Red Hot-Chili Peppers im Stadion
Endlich wieder ein Weg-Bier auf dem Spaziergang zum Open-AirKonzert, ein Fischbrötchen zur Stärkung, natürlich ein T-Shirt der Peppers als Souvenir und endlich wieder ein Stimmengewirr von ausländischen Touristen, die man in der Corona-Zeit vermisst hat. Kölle war neben Hamburg der einzige Ort, an dem Band in Deutschland spielte und es machte so viel Laune. Ausgelassen tanzen, klatschen, schreien und die Hits der Bands mitsingen, Ein toller Abend – aber mit einem ganz kleinen Tränchen im Auge ging später wieder raus in normale Leben. Erstens: „Under the Bridge“ spielten die wilden Jungs nicht und zweitens – wann kommt die Band endlich wieder?

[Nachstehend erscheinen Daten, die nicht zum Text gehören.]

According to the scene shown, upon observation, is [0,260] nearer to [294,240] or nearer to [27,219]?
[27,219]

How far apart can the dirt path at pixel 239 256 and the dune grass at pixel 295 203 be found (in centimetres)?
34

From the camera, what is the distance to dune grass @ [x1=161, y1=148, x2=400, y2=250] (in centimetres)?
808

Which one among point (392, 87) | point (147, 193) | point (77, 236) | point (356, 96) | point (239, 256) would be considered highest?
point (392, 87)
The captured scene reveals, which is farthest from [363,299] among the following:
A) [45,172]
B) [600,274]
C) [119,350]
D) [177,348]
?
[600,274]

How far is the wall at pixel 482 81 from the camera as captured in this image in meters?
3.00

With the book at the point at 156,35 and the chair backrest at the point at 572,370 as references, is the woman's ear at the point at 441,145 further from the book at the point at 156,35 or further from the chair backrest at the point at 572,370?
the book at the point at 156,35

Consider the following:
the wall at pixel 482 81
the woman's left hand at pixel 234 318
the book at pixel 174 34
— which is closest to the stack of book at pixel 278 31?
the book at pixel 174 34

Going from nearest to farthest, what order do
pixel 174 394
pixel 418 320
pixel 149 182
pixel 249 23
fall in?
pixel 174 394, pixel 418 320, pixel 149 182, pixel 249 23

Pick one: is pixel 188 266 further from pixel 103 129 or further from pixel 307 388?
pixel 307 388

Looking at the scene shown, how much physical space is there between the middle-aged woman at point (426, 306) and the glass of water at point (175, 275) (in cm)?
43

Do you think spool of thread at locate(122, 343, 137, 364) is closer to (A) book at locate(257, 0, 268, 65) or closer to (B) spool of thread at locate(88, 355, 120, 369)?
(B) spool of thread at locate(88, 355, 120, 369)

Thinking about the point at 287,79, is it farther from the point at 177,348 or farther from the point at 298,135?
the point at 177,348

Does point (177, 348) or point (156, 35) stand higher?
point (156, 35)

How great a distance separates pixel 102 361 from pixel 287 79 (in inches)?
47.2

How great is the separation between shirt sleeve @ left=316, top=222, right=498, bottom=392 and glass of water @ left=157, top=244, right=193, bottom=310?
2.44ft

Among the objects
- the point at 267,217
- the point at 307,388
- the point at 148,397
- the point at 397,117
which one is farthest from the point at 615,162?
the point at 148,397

Die Bühne in Müngersdorf ist bei den Stadion-Konzerten im Sommer in der Regel Weltstars und nationalen Legenden vorbehalten. Ausnahmen bestätigen diese ungeschriebene Regel. Denn in diesem Jahr waren da ja noch fünf Jungs aus der Stadt mit K, die sich mit – ungewollt – drei Jahren Vorlauf auf die große Bühne trauten, dort vor 40 000 Fans über zweieinhalb Stunden ihr Herz ausschütteten und damit ein Stück kölsche Stadion-Konzert-Geschichte schrieben. Weil die Menge den Musikern von Kasalla in jeder Sekunde ansehen konnte, welch großer Traum da gerade in Erfüllung ging. Weil die Emotionen Frontmann Bastian Campmann gleich mehrfach am Abend übermannten. Und weil die Band es schaffte, das Publikum mit auf diese sichtbar außergewöhnliche Gefühlsreise zu nehmen. Ob es eine einmalige Reise bleiben wird, weiß niemand. Aber gerade weil das der Fall sein könnte, kostete die Band jeden Moment aus. Vermutlich um ein vielfaches intensiver, als das ein Weltstar tut, der schon Jahrzehnte durch die Arenen dieser Welt tourt.
Seeed beim Summerjam
Es ist ein Moment, der trotz der Hitze an dem Abend des 1. Juli, Gänsehaut verleiht. Beim 35. Jubiläum des Summerjam-Festivals steht der Headliner Seeed endlich auf der Bühne. Die Berliner Band spielt nicht einfach nur ihre Songs, die von Klassikern wie „Schwinger“ und „Music Monks“ zu den Titeln des neuen Albums „Bam Bam“ reichen, sondern sie liefert eine Show mit einstudierten Tanzmoves. Das Publikum kennt sowieso fast jedes Wort der eingängigen Texte und geht bei allen Songs mit. Es ist vor allem eines an dem Abend: heiß. Und das nicht nur in der schwitzenden Menge, sondern auch die Luft zwischen Band und Publikum knistert. Trotzdem bleibt ein Moment Zeit um an das 2018 verstorbene Bandmitglied Demba Nabé zu denken. Mit Handylichtern und Feuerzeugen entsteht ein einzigartiges Lichtermeer.
Tocotronic im E-Werk
Dirk von Lowtzow ruft im Mülheimer E-Werk in den Saal (Achtung, Ironie): „Singt mit uns diesen Sommer-Hit.“ Und dann schreit er „Jugend ohne Gott gegen Faschismus“ ins Mikrofon. Neben „Nie wieder Krieg“ ist das die zweite sehr plakattaugliche aktuelle Hymne der Band. Alle sind bereit, alles wirkt plötzlich wie eine Abmachung, wie ein Versprechen von Zügellosigkeit, das eingelöst werden darf. Ein Rock-Konzert zu besuchen, ist wie auf eine Reise zu gehen. Sich mitnehmen zu lassen, vom Sound, von den krachenden Gitarren und der elektrisierenden Stimmung. Das alles passiert an diesem Abend, und vermutlich hat das auch mit dem Corona-Entzug zu tun. „Drüben auf dem Hügel möchte ich sein, im letzten Abendsonnenschein.“ Und dann noch mehr von diesen Hamburger Jahren in den 90ern. Das Unglück muss zurückgeschlagen werden. Unbedingt.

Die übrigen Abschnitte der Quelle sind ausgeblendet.